Stablecoin yang tidak diatur oleh MAS akan diperlakukan sebagai Token Pembayaran Digital (DPT) dan tunduk pada perlindungan konsumen yang sama yang berlaku untuk DPT.
Konsultasi ini bertujuan untuk mendapatkan masukan mengenai persyaratan yang mencakup stabilitas nilai, modal, penebusan pada nilai nominal, dan pengungkapan informasi. Persyaratan-persyaratan ini merupakan inti dari regulasi stablecoin yang diusulkan Singapura.
MAS juga meminta pandangan mengenai beberapa area kebijakan tambahan. Ini termasuk mengizinkan stablecoin yang diterbitkan bersama oleh penerbit Singapura dan asing untuk memenuhi syarat dalam kerangka kerja MAS-SCS, dengan syarat risiko terkait telah dimitigasi secara memadai.
MAS juga mengusulkan pengakuan sejumlah terbatas stablecoin yang diterbitkan di luar negeri untuk penggunaan grosir lintas batas di mana stablecoin tersebut diatur berdasarkan kerangka kerja luar negeri yang sebanding.
Usulan tambahan mencakup pelarangan pembayaran bunga pada stablecoin yang diatur oleh MAS, pengenalan pengujian stres, dan persyaratan rencana pemulihan dan penghentian operasional secara tertib bagi penerbit yang diatur.

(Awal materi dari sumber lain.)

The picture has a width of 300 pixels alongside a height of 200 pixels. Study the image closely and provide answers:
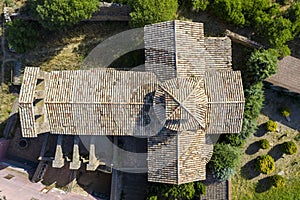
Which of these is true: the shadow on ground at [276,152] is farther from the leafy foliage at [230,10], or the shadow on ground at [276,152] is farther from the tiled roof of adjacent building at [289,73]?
the leafy foliage at [230,10]

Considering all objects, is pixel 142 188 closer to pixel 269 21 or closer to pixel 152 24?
pixel 152 24

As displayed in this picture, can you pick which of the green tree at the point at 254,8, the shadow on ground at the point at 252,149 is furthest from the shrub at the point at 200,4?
the shadow on ground at the point at 252,149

Kerangka kerja yang diusulkan juga akan memperkenalkan perlindungan serupa dengan yang berlaku untuk pemegang lisensi Undang-Undang Layanan Pembayaran yang ada, termasuk persyaratan untuk melindungi dana pelanggan yang diterima sebelum stablecoin diterbitkan.

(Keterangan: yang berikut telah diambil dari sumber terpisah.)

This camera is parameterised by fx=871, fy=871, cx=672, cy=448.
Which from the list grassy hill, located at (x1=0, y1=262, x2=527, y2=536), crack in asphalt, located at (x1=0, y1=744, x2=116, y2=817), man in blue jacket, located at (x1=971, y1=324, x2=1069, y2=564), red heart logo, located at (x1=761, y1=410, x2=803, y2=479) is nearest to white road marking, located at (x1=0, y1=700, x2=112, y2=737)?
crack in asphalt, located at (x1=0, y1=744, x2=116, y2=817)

Wakil Direktur Utama MAS, Ho Hern Shin, mengatakan bahwa amandemen yang diusulkan akan menetapkan batasan regulasi yang jelas untuk stablecoin yang memenuhi standar tinggi dalam hal stabilitas nilai dan tata kelola.
MAS juga mencatat bahwa stablecoin yang tepercaya dan teregulasi dapat mendukung penyelesaian di pasar keuangan berbasis token seiring dengan perkembangan tokenisasi aset.
Konsultasi ini merupakan langkah lebih lanjut dalam pendekatan Singapura terhadap regulasi stablecoin dan kepatuhan aset digital, dengan fokus pada stabilitas keuangan, perlindungan konsumen, dan inovasi yang bertanggung jawab.